Their participation in the uprisings did not just signal an attempt to claim public space for women. It also highlighted the working class dimension of the uprisings, often ignored in Western reporting in favour of the wired middle-class activists.

Second, there is the need for a historical perspective. Mr Lynch is clearer here. The Arab Spring, of course, did not spring out of nowhere. It certainly was not inspired by the 2009 keynote speech given by Mr Obama in Cairo, which has been largely forgotten (or remembered cynically).

The relevant background is the previous cycle of Arab struggles for liberty – those which arose in the last years of the colonial period and the years immediately following independence. Those struggles were defeated as authoritarian regimes consolidated themselves and the region itself was fractured by the winter of its own Cold War: regimes that stood for the forces of conservative reaction (the monarchies) and regimes that portrayed themselves as forces for radical social change (the “revolutionary” republics).
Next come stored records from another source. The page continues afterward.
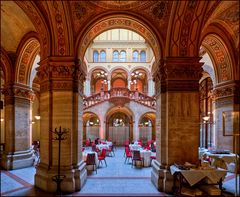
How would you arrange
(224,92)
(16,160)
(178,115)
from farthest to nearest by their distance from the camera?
(16,160), (224,92), (178,115)

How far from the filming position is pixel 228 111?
10461mm

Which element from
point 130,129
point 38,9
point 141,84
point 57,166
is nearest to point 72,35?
point 38,9

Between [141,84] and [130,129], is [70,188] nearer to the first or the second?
[130,129]

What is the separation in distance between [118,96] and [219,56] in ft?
35.1

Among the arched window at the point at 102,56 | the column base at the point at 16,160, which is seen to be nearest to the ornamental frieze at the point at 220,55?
the column base at the point at 16,160

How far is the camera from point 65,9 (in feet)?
24.0

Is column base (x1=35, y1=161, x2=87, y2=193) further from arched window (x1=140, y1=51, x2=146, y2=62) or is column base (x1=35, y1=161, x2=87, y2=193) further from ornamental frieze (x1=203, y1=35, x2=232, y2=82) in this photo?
arched window (x1=140, y1=51, x2=146, y2=62)

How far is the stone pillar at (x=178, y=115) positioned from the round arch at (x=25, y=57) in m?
6.74

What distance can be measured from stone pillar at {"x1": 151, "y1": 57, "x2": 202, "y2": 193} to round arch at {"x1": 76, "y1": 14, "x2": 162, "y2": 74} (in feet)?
3.33

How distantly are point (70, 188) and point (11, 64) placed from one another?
7.33m

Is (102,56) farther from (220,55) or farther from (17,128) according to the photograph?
(220,55)

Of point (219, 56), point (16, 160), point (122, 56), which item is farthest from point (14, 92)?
point (122, 56)

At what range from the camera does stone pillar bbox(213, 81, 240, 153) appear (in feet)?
33.5

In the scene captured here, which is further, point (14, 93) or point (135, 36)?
point (135, 36)
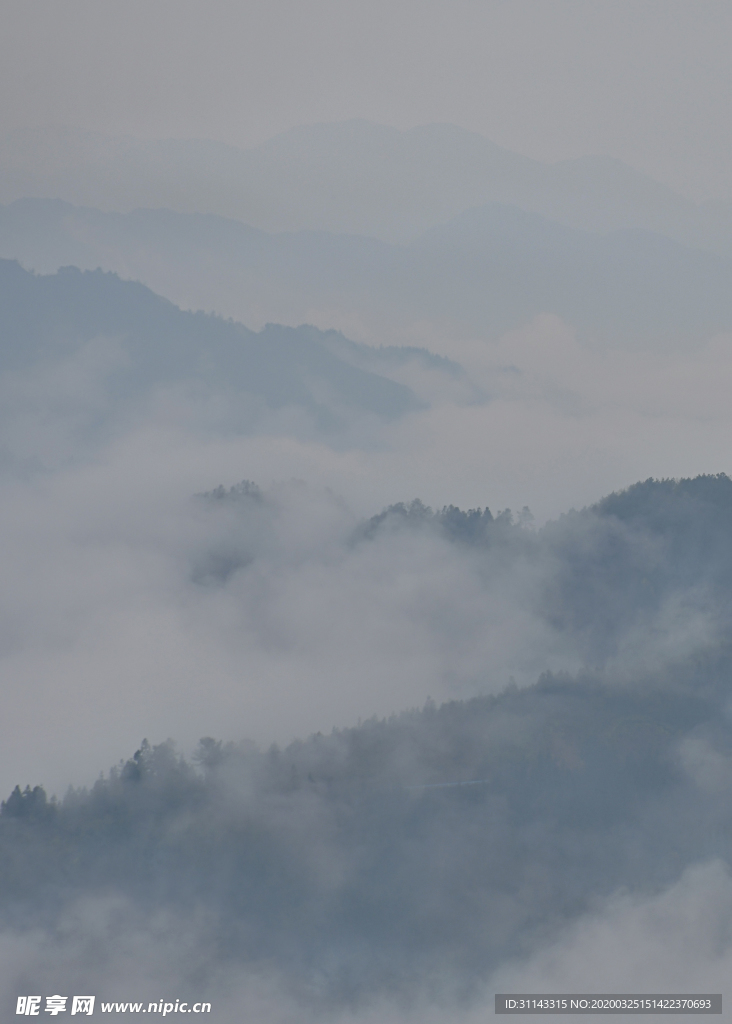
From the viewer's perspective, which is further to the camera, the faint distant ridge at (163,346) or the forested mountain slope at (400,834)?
the faint distant ridge at (163,346)

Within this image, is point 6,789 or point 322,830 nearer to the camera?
point 322,830

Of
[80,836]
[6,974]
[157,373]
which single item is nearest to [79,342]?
[157,373]

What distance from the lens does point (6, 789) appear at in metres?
85.8

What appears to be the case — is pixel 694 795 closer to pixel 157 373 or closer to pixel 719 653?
pixel 719 653

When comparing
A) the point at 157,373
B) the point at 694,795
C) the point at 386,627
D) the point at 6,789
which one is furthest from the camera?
the point at 157,373

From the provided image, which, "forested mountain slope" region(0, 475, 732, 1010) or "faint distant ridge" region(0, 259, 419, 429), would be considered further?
"faint distant ridge" region(0, 259, 419, 429)

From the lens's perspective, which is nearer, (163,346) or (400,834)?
(400,834)

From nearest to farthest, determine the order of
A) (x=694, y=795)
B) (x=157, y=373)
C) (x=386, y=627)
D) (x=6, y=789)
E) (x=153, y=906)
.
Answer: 1. (x=153, y=906)
2. (x=694, y=795)
3. (x=6, y=789)
4. (x=386, y=627)
5. (x=157, y=373)

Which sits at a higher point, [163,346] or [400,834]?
[163,346]

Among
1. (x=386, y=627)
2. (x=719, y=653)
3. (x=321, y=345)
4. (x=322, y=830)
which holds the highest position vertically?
(x=321, y=345)

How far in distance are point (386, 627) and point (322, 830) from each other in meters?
35.0

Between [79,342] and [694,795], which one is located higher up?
[79,342]

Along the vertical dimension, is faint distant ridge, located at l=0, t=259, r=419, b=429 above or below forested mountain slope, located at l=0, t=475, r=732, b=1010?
above

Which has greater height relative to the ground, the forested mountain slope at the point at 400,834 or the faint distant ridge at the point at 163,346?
the faint distant ridge at the point at 163,346
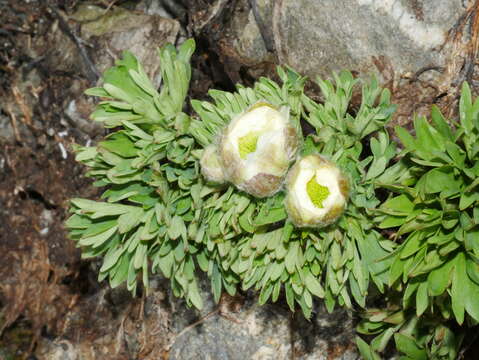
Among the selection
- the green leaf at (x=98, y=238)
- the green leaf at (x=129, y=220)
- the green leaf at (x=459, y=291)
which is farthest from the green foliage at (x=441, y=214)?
the green leaf at (x=98, y=238)

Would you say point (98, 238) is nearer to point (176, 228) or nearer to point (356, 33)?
point (176, 228)

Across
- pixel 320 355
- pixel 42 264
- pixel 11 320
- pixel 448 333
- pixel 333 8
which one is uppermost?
pixel 333 8

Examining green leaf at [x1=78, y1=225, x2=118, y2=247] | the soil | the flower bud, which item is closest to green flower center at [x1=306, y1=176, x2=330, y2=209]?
the flower bud

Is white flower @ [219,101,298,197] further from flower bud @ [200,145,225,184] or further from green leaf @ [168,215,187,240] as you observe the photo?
green leaf @ [168,215,187,240]

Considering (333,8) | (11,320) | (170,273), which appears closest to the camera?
(170,273)

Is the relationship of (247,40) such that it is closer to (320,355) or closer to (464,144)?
(464,144)

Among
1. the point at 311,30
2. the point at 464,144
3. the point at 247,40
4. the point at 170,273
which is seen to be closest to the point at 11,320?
the point at 170,273

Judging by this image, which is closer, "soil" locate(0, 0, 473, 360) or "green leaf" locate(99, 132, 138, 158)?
"green leaf" locate(99, 132, 138, 158)
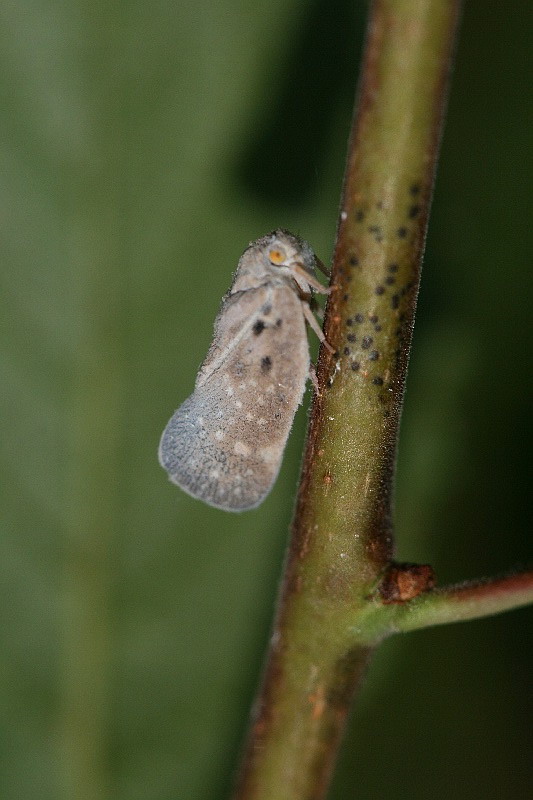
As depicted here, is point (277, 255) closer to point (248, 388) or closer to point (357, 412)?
point (248, 388)

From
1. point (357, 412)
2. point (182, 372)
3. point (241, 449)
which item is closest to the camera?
point (357, 412)

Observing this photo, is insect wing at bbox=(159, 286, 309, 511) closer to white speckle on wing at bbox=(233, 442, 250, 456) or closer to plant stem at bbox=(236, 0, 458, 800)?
white speckle on wing at bbox=(233, 442, 250, 456)

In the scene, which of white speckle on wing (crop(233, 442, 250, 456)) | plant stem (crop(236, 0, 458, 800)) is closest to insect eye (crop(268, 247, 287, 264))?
white speckle on wing (crop(233, 442, 250, 456))

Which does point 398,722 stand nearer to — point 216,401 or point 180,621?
point 180,621

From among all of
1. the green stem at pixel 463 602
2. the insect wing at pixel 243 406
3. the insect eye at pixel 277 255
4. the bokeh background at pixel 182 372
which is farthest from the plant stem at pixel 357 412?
the bokeh background at pixel 182 372

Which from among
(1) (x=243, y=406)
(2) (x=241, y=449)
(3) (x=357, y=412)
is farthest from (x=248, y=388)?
(3) (x=357, y=412)

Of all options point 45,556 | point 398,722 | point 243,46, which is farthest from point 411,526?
point 243,46

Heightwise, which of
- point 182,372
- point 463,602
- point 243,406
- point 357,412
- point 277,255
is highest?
point 277,255

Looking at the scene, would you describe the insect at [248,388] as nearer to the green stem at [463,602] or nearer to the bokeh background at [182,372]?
the bokeh background at [182,372]
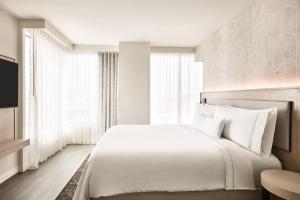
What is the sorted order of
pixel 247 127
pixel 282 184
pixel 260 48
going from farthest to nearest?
pixel 260 48
pixel 247 127
pixel 282 184

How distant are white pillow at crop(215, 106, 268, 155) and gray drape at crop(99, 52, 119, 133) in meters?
3.28

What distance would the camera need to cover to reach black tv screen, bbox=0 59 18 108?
3006mm

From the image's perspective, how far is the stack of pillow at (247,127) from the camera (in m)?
2.28

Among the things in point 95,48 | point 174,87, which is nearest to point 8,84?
point 95,48

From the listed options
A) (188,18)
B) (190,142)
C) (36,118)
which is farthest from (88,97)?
(190,142)

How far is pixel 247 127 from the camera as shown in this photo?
245cm

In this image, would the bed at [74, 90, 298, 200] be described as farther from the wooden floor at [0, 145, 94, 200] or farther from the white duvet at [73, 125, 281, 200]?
the wooden floor at [0, 145, 94, 200]

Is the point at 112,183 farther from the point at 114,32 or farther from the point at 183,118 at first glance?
the point at 183,118

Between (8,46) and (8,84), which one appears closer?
(8,84)

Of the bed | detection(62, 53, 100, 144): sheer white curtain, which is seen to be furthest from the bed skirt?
detection(62, 53, 100, 144): sheer white curtain

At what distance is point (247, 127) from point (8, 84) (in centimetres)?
327

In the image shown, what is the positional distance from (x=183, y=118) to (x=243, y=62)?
109 inches

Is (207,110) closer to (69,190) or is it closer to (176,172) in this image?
(176,172)

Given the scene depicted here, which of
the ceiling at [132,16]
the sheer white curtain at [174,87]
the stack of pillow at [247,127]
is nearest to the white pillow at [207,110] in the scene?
the stack of pillow at [247,127]
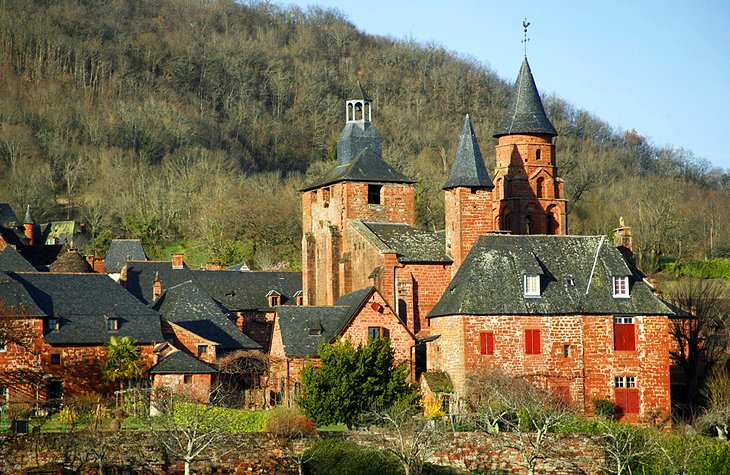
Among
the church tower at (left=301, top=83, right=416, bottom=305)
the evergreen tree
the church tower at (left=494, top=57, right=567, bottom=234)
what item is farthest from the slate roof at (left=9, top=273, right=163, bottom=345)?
the church tower at (left=494, top=57, right=567, bottom=234)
This perspective is important for two reasons. First, as a harsh reminder that the Arab Spring will not necessarily be successful. Second, as a reminder that the outcomes will not be the same for all states. Some will be active agents in the region. Others will be theatres of action – like Lebanon and Iraq today, Syria and Libya may follow. Others yet may become poles of influence (“swing states”), as Qatar seems to have become. In this scenario, Islamic movements are as unlikely to unite across national lines as pan-Arab movements in the past.

Third, both writers are agreed that the events have been decisive for the consolidation of a new Arab public sphere: more articulate, with greater weight on leaders’ decision-making, more aware of issues that connect them to other national publics (not just Arab publics). Which means that public diplomacy – directly engaging civil society – has a more salient place than before.

Fourth, it means that a new Middle East is taking shape that calls for significant policy changes – for the simple reason that the old policies were dovetailed for a security architecture that has changed, in some aspects, beyond recognition. Mr Dabashi spells out what it means for the global “left”, Mr Lynch for the US.

But we should be asking what it means for Europe. Its concept of the “Mediterranean” has long been a political-economic one (unlike that of the US, which views it through the Sixth Fleet’s eyes). But can that concept remain adequate in an age where the Arab public sphere includes the Gulf and where the Mediterranean powers include a Gulf state like Qatar?